> AUFGABENSTELLUNG A: Schreib aus dem Artikel über den Gedächtniswald den Abschnitt zwischen „Wiesede - Wenn“ und „Areal besichtigen konnten.“ einschließlich wortgetreu ab.

> DOKUMENT:
════════════════
Wiesede - Wenn ein geliebter Mensch stirbt, ist das für die Angehörigen nicht leicht. Jeder geht anders mit dem Verlust um. Die Bewältigung der hieraus resultierenden Trauer fällt jedem Angehörigen unterschiedlich schwer oder leicht. Für den Gedächtniswaldförster Sigfried Bley aber steht fest, dass dies draußen im Wald leichter gelingen kann: „Die Trauerarbeit wird durch das Naturerlebnis erleichtert.“ Seit dieser Woche hat die Gemeinde Friedeburg ihren eigenen Gedächtniswald im Carl-Georgs-Forst in Wiesede. Es ist der zweite Standort des Gedächtniswaldes Herrlichkeit Gödens, der von Maximilian Graf von Wedel geführten Unternehmensgruppe Schloss Gödens. Erstmals fand dort eine Führung statt, bei der neben Vertretern aus Rat und Verwaltung der Gemeinde auch Bestatter das Areal besichtigen konnten.
════════════════
> Datensätze zum räumlichen Denken:
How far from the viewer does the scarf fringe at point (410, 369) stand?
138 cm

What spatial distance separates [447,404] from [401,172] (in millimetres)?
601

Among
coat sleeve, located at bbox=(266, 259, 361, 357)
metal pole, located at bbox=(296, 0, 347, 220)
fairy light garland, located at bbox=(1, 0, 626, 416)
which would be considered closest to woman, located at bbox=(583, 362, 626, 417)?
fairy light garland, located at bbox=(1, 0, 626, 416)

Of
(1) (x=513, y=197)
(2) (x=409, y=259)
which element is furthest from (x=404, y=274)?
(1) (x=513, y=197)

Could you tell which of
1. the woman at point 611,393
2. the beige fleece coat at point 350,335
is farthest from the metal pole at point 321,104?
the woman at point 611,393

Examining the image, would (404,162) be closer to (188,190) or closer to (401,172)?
════════════════
> AUFGABENSTELLUNG B: Wähle aus den Zeilen oben jede aus, die die Zeichenfolge „point“ enthält, und gib sie wieder. Groß- und Kleinschreibung zählt.

> VOLLSTÄNDIGE ANTWORT A:
Wiesede - Wenn ein geliebter Mensch stirbt, ist das für die Angehörigen nicht leicht. Jeder geht anders mit dem Verlust um. Die Bewältigung der hieraus resultierenden Trauer fällt jedem Angehörigen unterschiedlich schwer oder leicht. Für den Gedächtniswaldförster Sigfried Bley aber steht fest, dass dies draußen im Wald leichter gelingen kann: „Die Trauerarbeit wird durch das Naturerlebnis erleichtert.“ Seit dieser Woche hat die Gemeinde Friedeburg ihren eigenen Gedächtniswald im Carl-Georgs-Forst in Wiesede. Es ist der zweite Standort des Gedächtniswaldes Herrlichkeit Gödens, der von Maximilian Graf von Wedel geführten Unternehmensgruppe Schloss Gödens. Erstmals fand dort eine Führung statt, bei der neben Vertretern aus Rat und Verwaltung der Gemeinde auch Bestatter das Areal besichtigen konnten.

> VOLLSTÄNDIGE ANTWORT B:
How far from the viewer does the scarf fringe at point (410, 369) stand?
1. the woman at point 611,393
2. the beige fleece coat at point 350,335
is farthest from the metal pole at point 321,104?
the woman at point 611,393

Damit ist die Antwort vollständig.